Ms O’Brien, who made the Forbes Impact 50 list of the most notable investors for her work at the intersection of agriculture and climate, emphasised that the choices farmers make also need to be aided by choices made by investors.

“You cannot fix a broken food system with a broken financial system. The debt levels of the growers are a problem, and if the money isn’t there to finance the transition and build smarter systems, the transition cannot happen which is why impact investing is so important,” she said.

“Capital is the first ingredient in the food system. Farmers understand this better than anyone. Water, soil, clean air – these things are not free. If we destroy them, the whole system goes down.

“The problem is you have companies out there trashing the planet, and the revenue they create we call GDP. Then you have a company like Hewitt which is helping to restore and regenerate the planet, and we call it GDP. Those two things are not the same, and yet we give them equal measure. One actually should be penalised for the disruptive impact they have while the others, like Hewitt, should actually be rewarded.”

Ms O’Brien rose to fame in 2008 when she was dubbed food’s “Erin Brockovich” (by Bloomberg and the New York Times) over her concerns of what additives and modifications were being made to foods, particularly focusing on what it could do to children.

“As a mother of four, this is really what keeps me up at night,” she said.

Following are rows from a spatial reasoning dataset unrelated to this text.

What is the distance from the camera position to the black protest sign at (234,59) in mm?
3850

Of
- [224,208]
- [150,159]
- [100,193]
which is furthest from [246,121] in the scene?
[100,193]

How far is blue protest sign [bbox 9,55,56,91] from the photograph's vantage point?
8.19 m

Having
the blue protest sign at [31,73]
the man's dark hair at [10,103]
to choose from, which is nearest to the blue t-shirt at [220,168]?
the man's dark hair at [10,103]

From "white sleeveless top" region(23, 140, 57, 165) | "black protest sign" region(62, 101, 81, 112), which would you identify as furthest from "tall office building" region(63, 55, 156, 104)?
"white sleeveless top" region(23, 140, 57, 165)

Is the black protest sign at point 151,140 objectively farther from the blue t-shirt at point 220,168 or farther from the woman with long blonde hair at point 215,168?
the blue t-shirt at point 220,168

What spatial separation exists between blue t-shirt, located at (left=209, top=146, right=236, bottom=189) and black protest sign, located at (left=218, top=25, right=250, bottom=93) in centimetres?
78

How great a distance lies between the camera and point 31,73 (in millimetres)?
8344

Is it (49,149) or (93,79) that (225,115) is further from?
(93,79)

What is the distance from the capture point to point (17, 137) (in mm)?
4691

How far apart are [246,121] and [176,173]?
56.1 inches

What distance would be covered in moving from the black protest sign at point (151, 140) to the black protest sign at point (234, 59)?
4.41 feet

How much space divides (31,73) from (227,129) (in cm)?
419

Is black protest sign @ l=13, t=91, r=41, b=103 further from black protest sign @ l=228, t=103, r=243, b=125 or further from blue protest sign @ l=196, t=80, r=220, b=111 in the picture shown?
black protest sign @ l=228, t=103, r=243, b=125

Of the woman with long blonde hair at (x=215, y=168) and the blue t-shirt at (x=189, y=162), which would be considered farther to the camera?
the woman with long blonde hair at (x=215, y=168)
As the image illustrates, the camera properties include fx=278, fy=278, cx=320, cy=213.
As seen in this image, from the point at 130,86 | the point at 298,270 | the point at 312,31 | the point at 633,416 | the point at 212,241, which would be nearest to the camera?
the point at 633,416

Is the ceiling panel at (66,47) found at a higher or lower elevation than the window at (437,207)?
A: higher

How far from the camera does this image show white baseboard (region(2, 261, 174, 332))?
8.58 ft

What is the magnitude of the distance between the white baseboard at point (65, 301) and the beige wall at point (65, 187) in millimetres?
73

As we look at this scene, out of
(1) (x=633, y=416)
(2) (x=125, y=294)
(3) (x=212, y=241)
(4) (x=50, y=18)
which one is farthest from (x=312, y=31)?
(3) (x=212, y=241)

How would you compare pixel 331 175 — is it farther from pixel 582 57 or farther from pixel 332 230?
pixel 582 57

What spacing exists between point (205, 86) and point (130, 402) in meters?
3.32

“One in three kids in the US now have what are called the ‘four A’s’ – autism, allergies, ADHD or asthma. Whatever we do to our food system today is what our children will inherit tomorrow.

“I truly believe healthcare starts on the farm. So, we have a choice, and the people in this room have already made it, but the challenge is how we communicate it outside of our community. We need to create the tools and resources to really spread certified organics in a global way.

“We cannot place that burden of education on top of the farmer though, which is why the work that Australian Organic do is so important. I believe that 10 years from now this room will be too small – there’ll be thousands of farmers and industry leaders starting their organic journey with more understanding of what you all already know.”